Will the Blake Shelton & Miranda Lambert Divorce End Their Monopoly on Mainstream Awards?


Blake Shelton proposed to Miranda Lambert in the woods near their home in Tishomingo, Oklahoma in 2010 after the country music power couple had been dating for some time before. Since then there hasn’t been one single winner of either the CMA’s Male Vocalist of the Year award or Female Vocalist of the Year award not named Blake Shelton or Miranda Lambert. Five years in a row now, Miranda and Blake have both walked away with two of country music’s top prizes, regardless if it was a big year or not for either in album sales, touring, or critical acclaim. It is the only run of awards show success of its kind in the history of country music.

On the ACM Awards side, the story is very similar. Miranda Lambert has won Top Female Vocalist of the Year honors every year since 2009—seven years in a row. Blake Shelton—the regular ACM Awards host, has been nominated every year since the couple got together, and won the Top Male Vocalist of the Year in 2011.

On Monday (7-20) it was announced that after four years of marriage and endless tabloid stories about the couple’s martial troubles, they are finally getting a divorce. “This is not the future we envisioned,” the couple said in a statement to the Associated Press. And it is with heavy hearts that we move forward separately. We are real people, with real lives, with real families, friends and colleagues. Therefore, we kindly ask for privacy and compassion concerning this very personal matter.

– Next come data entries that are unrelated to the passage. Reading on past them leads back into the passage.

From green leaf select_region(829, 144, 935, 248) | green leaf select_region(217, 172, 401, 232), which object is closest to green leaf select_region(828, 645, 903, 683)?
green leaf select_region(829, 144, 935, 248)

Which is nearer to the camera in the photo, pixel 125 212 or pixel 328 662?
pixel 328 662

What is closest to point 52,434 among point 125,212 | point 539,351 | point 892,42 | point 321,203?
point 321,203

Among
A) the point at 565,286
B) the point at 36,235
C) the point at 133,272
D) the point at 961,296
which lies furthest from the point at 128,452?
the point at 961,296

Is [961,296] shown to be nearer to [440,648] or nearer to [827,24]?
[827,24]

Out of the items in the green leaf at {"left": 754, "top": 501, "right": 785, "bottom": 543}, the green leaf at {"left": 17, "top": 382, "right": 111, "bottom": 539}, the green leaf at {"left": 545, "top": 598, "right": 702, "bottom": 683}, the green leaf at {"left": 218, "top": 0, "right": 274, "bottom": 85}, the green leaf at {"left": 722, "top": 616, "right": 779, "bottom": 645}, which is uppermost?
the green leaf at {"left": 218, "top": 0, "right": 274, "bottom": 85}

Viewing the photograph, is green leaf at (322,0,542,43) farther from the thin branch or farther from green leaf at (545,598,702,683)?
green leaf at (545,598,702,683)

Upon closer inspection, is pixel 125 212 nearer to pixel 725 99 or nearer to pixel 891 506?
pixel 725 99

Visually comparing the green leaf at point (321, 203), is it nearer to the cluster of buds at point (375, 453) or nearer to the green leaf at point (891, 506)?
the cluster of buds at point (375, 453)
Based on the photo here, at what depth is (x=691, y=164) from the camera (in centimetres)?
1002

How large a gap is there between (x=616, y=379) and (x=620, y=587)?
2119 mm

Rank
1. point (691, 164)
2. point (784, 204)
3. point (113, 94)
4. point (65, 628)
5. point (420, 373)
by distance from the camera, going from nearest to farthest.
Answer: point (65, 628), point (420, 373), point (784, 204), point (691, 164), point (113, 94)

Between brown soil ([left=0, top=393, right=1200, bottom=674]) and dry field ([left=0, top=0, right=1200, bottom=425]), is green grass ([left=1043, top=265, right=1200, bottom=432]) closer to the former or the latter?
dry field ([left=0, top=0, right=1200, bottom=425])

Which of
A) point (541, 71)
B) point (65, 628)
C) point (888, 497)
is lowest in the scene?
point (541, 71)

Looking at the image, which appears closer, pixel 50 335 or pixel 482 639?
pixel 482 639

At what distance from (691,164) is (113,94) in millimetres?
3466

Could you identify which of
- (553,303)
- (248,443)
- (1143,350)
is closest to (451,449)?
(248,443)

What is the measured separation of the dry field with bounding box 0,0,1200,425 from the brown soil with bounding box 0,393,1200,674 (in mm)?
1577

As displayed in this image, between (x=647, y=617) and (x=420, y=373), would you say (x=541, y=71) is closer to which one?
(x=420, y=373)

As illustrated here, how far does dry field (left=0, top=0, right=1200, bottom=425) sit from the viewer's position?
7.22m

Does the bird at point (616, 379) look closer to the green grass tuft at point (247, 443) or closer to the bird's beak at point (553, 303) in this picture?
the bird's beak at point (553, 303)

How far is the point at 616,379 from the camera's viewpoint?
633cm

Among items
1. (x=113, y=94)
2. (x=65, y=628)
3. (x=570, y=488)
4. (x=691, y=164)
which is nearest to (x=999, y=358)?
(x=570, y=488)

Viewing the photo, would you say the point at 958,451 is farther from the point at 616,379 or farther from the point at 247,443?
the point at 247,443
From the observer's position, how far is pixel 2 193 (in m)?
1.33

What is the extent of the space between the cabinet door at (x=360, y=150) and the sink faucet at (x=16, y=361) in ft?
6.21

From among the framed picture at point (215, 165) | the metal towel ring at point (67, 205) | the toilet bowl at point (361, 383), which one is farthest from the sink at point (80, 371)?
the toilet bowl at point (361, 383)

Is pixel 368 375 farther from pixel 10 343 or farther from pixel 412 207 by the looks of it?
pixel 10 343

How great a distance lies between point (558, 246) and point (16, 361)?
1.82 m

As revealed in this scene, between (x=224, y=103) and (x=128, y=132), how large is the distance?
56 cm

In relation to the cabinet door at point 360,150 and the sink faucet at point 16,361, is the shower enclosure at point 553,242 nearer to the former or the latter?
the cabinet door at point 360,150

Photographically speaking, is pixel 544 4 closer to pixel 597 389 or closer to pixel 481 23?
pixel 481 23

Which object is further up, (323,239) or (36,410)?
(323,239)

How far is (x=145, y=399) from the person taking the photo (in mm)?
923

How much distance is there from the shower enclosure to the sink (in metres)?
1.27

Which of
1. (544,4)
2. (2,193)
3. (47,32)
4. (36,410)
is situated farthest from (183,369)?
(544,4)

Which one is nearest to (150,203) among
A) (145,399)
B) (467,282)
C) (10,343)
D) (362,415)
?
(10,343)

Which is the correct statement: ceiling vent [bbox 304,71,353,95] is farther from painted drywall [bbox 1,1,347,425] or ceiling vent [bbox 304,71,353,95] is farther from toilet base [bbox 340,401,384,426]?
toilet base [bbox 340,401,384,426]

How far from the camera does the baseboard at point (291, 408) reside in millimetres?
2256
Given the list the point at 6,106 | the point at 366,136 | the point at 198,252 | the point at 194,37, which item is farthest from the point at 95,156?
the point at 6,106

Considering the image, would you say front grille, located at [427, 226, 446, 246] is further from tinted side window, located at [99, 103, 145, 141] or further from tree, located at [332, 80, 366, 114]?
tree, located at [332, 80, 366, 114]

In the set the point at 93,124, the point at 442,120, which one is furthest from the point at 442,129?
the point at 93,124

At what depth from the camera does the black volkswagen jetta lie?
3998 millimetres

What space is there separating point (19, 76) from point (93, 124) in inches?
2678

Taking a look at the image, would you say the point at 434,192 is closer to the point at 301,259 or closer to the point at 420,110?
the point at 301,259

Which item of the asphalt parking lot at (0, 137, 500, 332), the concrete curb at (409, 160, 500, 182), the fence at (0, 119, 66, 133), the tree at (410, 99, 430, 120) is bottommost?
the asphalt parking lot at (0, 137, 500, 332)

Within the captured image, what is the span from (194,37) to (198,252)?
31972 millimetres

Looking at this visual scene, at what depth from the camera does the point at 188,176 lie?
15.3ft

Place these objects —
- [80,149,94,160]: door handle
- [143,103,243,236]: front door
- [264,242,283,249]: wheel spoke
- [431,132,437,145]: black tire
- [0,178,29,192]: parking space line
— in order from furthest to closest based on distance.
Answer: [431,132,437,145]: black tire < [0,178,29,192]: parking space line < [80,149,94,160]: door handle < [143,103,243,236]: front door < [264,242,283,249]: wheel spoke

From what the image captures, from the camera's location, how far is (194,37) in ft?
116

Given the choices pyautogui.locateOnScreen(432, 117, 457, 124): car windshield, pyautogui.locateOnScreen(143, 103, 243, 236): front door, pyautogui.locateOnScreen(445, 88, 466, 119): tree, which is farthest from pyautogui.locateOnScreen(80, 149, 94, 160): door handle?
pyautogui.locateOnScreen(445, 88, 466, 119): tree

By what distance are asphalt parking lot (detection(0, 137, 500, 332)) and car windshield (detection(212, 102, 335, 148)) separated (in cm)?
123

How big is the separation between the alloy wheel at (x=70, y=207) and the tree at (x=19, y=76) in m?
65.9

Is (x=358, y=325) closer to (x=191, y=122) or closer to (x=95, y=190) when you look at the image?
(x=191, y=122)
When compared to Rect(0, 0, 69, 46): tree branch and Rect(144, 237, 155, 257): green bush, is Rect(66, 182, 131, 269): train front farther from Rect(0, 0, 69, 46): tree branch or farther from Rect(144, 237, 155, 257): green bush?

The top-heavy nature of mainstream country music over the last half decade has led to one of the largest gulfs between the have’s and the have not’s in music history, and nowhere has this been more illustrated than in the dominance of Blake Shelton and Miranda Lambert in the Top Vocalist awards. Worthy artists looking for recognition regularly fail to even receive nominations because the same collusive list of names are stuck at the very top, while mainstream country music continues to struggle with substantive artist development, especially on the female side.

Where Miranda Lambert appears to be the last female the mainstream is willing to champion to result in significant commercial success (while it appears to be systematically deprecating Carrie Underwood when it comes to awards), Blake Shelton seems to have been receiving his CMA hardware more for his role as a reality TV judge as opposed to critical or commercial performance. Together, the couple was able to create a celebrity footprint that was bigger than the sum of their individual parts, securing their place in country music history as the dominant force the last half decade. This result is why so many celebrity couples come together in the first place—to benefit in a significant elevation of overall fame, though the Lambert / Shelton courtship appeared to begin sincere.

Nobody wins in a divorce or breakup, and you can list countless country songs, including some from Blake Shelton and Miranda Lambert, that speak to this fact. But maybe this will be the moment mainstream country music moves on from its fascination with its first couple, and the unprecedented monopoly for the industry’s top awards.

But beyond all, Blake and Miranda are people, and their wishes for compassion during this time should be respected.